Peringatan Octavio Paz Lozano (1914-1998), peraih Nobel Kesusastraan dan diplomat asal Meksiko, tepat dikenang kembali ketika bangsa Indonesia memasuki putaran terakhir kampanye Pemilu 2019. Perjuangan mewujudkan kebebasan melalui demokrasi tak boleh digantungkan kepada orang lain. Siapa pun kita harus turut memperjuangkan. Kalau tidak, kebebasan yang sudah dinikmati tinggal angan-angan.

KOMPAS/TOTOK WIJAYANTO

seorang warga berhasil mengurus surat pindah memilih (A5) di Kantor Komisi Pemilihan Umum Jakarta Barat, pada hari terakhir pengurusan, setelah antre mulai dari jam 8 pagi dan baru selesai 3 jam kemudian, Rabu (10/4/2019), Mereka mengurus surat A5 agar dapat memberikan hak pilihnya dalam Pemilu 2019 di luar domisili asal.

Namun, untuk terlibat dalam pesta demokrasi acap kali tak mudah. Bahkan, data yang berulang kali ditampilkan harian ini memperlihatkan, partisipasi masyarakat dalam pemilihan pre- siden (pilpres) secara langsung pada 2014 sebesar 68,4 persen, lebih rendah daripada Pilpres 2004, 78,2 persen pada putaran I dan 76,6 persen (putaran II), serta 71,1 persen pada Pilpres 2009. Partisipasi warga dalam pemilu anggota legislatif (pileg) 2014, 75,1 persen, sedikit lebih tinggi dibandingkan dengan Pileg 2009 sebesar 71,0 persen, tetapi lebih rendah ketimbang partisipasi pemilih pada pemilu sebelumnya, sejak 1955.

Partisipasi pada pemilu di Indonesia, mengacu pada Pileg 2014, adalah tiga yang terendah di Asia Tenggara. Jumlah pemilih pada Pemilu 2019 juga dikhawatirkan menurun se- hingga pemerintah, penyelenggara pemilu, dan publik terus mendorong warga menggunakan hak pilihnya. Mahkamah Konstitusi (MK) pun membuat putusan yang membuat warga kian dimudahkan dalam menggunakan hak pilih. KPU dan masyarakat menyambut putusan MK itu dengan antusias.

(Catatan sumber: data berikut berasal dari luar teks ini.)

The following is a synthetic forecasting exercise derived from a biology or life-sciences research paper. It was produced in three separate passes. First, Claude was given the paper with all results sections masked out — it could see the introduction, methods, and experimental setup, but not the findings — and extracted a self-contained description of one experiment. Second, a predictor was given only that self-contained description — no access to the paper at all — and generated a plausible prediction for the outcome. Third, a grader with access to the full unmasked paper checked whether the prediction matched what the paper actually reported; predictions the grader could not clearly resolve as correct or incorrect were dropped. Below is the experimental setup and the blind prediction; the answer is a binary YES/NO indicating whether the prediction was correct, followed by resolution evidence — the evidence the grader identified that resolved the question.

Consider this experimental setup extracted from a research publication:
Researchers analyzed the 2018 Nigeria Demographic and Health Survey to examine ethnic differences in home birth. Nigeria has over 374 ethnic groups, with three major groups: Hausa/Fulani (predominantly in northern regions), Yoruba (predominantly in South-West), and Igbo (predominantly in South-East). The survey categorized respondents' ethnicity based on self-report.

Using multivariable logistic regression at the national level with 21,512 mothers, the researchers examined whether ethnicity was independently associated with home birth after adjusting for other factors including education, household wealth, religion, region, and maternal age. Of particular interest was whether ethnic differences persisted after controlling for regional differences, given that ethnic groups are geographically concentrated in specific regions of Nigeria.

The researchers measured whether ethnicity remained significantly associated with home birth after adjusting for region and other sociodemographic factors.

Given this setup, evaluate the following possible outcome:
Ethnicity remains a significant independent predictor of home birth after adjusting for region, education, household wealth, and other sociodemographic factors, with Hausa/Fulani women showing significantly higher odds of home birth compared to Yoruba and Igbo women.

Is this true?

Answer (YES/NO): YES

Namun, untuk mewujudkan pemilu yang penuh partisipasi warga dan demokratis tidak mudah. Harian ini melaporkan, setelah kekhawatiran akan partisipasi warga teratasi, masalah teknis juga muncul. Sejumlah daerah mengeluhkan ada keterlambatan distribusi daftar pemilih tetap (DPT), tak ada sosialisasi, logistik pemilu belum sepenuhnya terdistribusi, masalah honor bagi anggota Kelompok Penyelenggara Pemungutan Suara (KPPS), dan persoalan teknis lain. Kondisi ini bisa mengancam keberhasilan Pemilu 2019.

KOMPAS/RADITYA HELABUMI

Warga memadati Kantor KPU Jakarta Barat untuk mengurus surat pindah memilih (A5) untuk dapat memberikan hak pilihnya dalam Pemilu 2019 diluar domisili asal saat hari terakhir pengurusan, Rabu (10/4/2019). Warga antusias untuk mengurus A5 supaya dapat menggunakan hak pilihnya dalam Pemilu 2019 yang berlangsung pada 17 April.

Pasal 2 Undang-Undang (UU) Nomor 7 Tahun 2017 tentang Pemilu menyebutkan, "Pemilu dilaksanakan berdasarkan asas langsung, umum, bebas, rahasia, jujur, dan adil." Pasal 448 UU Pemilu menyatakan, pemilu digelar dengan partisipasi masyarakat yang berbentuk sosialisasi pemilu, pendidikan politik bagi pemilih, survei atau jajak pendapat, serta penghitungan cepat (quick count) hasil pemilu.

Pemilu adalah cara mewujudkan kedaulatan rakyat. Pemilu juga sebagai perwujudan dari sistem ketatanegaraan yang demokratis dan berintegritas. Keberhasilan penyelenggaraan pemilu tak bisa hanya bergantung pada penyelenggara pemilu dan pemerintah, tetapi juga peserta pemilu dan masyarakat.

Tak ada penyelenggaraan pemilu yang sempurna tanpa ada masalah. Pemilu sebagai perwujudan demokrasi memerlukan kerelaan dari siapa pun untuk berkontribusi. Tanpa kerelaan memberi dan menerima dari siapa pun itu, kemerdekaan yang kita nikmati saat ini pun bisa sirna.